It is very important to take seriously, when you devote money to trading. When you get into the Forex market for the first time, that means basically that you are starting from square one. But, the thing is that you don’t have to worry, because you don’t have to be left in the dark, when you learn how to trade currencies. Different from the other markets, there is a variety of free learning resources and tools that are available to break new ground. To give you an example, let’s say that you could become FX-savvy and you are going to need the help of a selection of mentoring services, demo accounts, online and print resources, online courses, signal services. . . Yes, there is so much to choose from, but the question is most likely to ask – where should you start? In this article, we are going to show you some of the preliminary steps that you are going to need in order to find your balance in the FX market.
You need to find a broker. The first step is to pick a market maker with which to trade. Some of them have tighter spreads, some of them are larger than the others while some of them offer additional whistles and bells. You have to know that every market maker has its own disadvantages and advantages, but here we are going to give you some of the questions to ask when you are doing your due diligence:
– You should ask about the FX market maker and where is incorporated? And is it in a country as the U.K. or the U.S., or is it maybe offshore?
– Ask also how large is the marker maker? How many employees? Ask also how much excess capital does it have?
– You have to ask if the FX market maker is regulated? If it is regulated, in how many countries?
– Do not forget to ask if the market have 24-hour telephone support?

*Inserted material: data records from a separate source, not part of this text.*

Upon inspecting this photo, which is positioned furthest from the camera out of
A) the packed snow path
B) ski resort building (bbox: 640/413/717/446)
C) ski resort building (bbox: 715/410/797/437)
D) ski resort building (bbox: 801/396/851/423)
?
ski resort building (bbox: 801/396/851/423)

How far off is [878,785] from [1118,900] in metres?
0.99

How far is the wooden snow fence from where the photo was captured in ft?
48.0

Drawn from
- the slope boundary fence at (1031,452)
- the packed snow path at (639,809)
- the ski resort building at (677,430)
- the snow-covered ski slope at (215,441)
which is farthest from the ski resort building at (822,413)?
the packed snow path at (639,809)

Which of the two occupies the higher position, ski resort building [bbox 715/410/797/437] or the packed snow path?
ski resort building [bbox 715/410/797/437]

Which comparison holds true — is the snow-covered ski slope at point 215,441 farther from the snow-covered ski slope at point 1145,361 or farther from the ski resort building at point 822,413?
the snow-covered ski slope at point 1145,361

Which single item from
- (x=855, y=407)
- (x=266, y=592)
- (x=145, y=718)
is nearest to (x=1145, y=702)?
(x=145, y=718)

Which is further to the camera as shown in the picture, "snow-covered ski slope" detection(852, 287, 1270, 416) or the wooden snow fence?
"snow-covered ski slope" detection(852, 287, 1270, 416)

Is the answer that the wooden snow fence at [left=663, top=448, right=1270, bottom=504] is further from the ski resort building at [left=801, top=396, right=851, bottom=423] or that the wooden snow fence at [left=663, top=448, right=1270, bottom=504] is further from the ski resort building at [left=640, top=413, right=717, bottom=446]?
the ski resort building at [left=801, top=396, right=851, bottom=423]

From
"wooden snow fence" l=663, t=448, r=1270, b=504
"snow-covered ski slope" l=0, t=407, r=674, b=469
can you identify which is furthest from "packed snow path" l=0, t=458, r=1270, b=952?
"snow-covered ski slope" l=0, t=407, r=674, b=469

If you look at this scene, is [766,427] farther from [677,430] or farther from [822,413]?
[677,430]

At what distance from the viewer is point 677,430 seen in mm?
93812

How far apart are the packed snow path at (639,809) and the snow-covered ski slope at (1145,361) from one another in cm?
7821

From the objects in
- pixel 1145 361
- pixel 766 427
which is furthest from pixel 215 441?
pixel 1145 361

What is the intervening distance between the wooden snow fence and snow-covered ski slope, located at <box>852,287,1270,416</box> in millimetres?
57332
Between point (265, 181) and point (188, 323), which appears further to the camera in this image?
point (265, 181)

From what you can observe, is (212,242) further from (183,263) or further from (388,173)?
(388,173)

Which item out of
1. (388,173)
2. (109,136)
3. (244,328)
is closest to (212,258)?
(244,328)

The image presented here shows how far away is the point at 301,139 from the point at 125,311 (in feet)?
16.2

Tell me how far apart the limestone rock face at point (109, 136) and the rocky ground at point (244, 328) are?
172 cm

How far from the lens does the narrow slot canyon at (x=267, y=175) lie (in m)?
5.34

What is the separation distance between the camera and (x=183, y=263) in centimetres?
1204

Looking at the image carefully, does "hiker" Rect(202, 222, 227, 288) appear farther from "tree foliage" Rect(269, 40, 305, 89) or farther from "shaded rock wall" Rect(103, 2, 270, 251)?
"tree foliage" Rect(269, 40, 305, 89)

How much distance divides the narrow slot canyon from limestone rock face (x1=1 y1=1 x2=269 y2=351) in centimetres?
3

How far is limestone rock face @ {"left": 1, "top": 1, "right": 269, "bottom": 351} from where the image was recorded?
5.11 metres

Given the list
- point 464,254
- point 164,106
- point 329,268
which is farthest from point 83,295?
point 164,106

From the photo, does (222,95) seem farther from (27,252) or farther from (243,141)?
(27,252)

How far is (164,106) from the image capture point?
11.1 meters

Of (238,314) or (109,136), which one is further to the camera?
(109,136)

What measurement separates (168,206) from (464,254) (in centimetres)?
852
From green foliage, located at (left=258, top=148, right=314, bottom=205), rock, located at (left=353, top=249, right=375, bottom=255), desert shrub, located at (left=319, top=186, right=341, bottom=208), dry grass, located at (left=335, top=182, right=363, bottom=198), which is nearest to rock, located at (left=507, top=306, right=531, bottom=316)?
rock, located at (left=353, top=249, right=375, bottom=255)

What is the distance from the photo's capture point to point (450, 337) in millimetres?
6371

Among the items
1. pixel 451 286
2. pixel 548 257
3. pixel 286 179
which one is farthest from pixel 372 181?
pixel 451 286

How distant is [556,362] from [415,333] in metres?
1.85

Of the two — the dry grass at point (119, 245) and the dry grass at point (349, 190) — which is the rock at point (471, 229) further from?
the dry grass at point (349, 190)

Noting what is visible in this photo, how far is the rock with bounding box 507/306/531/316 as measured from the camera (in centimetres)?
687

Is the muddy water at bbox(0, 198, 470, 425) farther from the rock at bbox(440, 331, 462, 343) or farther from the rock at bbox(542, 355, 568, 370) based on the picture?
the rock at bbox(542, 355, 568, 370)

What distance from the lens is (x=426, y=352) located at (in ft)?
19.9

The thing is that you should look for a large market maker that is regulated in one or two major countries at least such as USA, Canada, or Britain in order to make sure that your money is safe and that you have a authority to appeal to in the event of a bankruptcy. Additionally, if the market maker is larger, the thing is that you can put the more resources to make sure that its trading servers and platforms stay stable and don’t crash when the market starts to be very active. Also, what you want is a market maker with a big employee base. Why? Because when placing trades over the phone you do not have to worry about getting a busy signal. The bottom line is that you want to find someone who is legitimate in order to trade with and to avoid a bucket shop.
You could visit the website of the Commodity Futures Trading Commission – that is an independent agency of the U.S. government – if you want to access the current financial statements of all registered FCMs in the United States.